“Wolf” took charge of the vegetarian option, creating a meat-free Wellington roulade accompanied by French puy lentils and goat’s cheese mousse.
“Every time I failed, I learned something,” he said. “Once I realized you can’t chuck all the stuff in a pot and just go for it, you actually have to study it, I found it fascinating.”
Bullet-headed and with a frame almost as wide as it is tall, Wolf admits that contact with non-inmates has been the most challenging aspect of the program, saying that like many prisoners he is intensely shy and being inside “stuffs up your social skills.”
He describes working on the banquet as nothing short of life changing, saying cooking has given him a goal to work toward.
“I’ve been here a long time and most officers would agree that when I came I was a troubled inmate. Since I’ve been involved in this it’s changed my whole focus (going) forward. I’ve now got a passion for this. It’s something I want to do and nothing else matters now,” he said.

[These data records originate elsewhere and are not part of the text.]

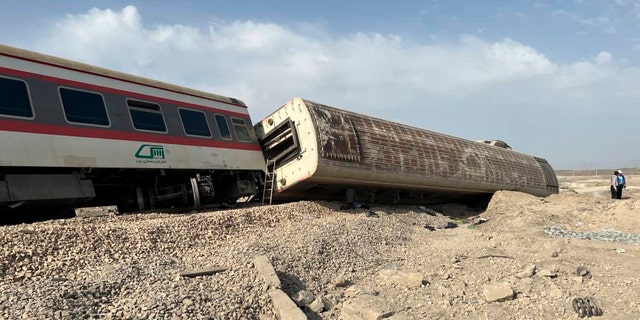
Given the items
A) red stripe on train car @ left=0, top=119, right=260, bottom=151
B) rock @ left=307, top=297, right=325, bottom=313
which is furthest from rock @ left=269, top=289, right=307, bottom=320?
red stripe on train car @ left=0, top=119, right=260, bottom=151

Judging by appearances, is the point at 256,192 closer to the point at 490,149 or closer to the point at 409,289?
the point at 409,289

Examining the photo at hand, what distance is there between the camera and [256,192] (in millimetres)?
11828

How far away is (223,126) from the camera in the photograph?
37.0 feet

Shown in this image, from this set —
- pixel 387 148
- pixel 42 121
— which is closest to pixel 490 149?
pixel 387 148

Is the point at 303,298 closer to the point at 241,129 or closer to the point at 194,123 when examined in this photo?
the point at 194,123

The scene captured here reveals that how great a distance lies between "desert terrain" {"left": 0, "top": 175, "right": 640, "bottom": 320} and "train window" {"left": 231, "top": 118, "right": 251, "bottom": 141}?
11.3 feet

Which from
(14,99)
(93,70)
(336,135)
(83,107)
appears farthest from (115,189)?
(336,135)

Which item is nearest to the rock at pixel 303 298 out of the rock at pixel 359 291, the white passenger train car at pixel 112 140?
the rock at pixel 359 291

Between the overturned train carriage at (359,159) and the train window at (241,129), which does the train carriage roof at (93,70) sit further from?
the overturned train carriage at (359,159)

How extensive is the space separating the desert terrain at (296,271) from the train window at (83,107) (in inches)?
72.9

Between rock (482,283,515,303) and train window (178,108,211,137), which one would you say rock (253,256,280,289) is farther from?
train window (178,108,211,137)

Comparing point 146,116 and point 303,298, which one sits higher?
point 146,116

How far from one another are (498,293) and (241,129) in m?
8.03

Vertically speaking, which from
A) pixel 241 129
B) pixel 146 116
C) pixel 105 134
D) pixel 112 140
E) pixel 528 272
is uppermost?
pixel 146 116
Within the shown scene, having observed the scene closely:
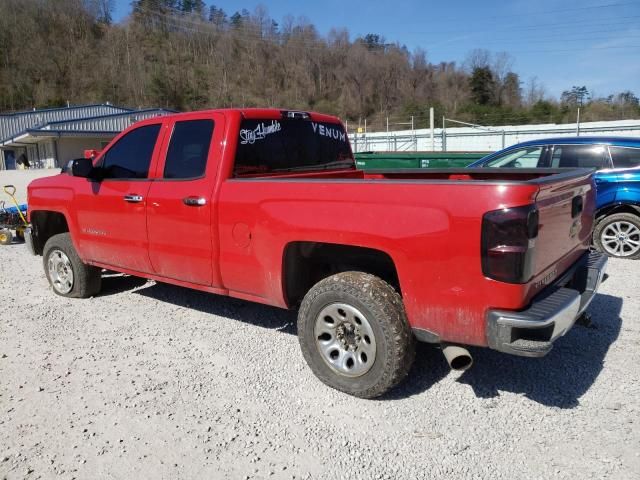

“You sort of muddle yourself through the years and you’ve got no focus because every day is the same. It’s really good when you finally zoom in on something and go ‘bang, that’s what I want to do when I get out,’” he added
Wolf and the other prisoners were nervous about the reception their food would receive when AFP spoke to them just before the banquet on August 9 and 10.
They need not have worried. It received rave reviews, including one from the Dominion Post restaurant critic David Burton, who cited the opinion of one happy diner in his write-up: “If the food is always like this, I’d consider doing time.”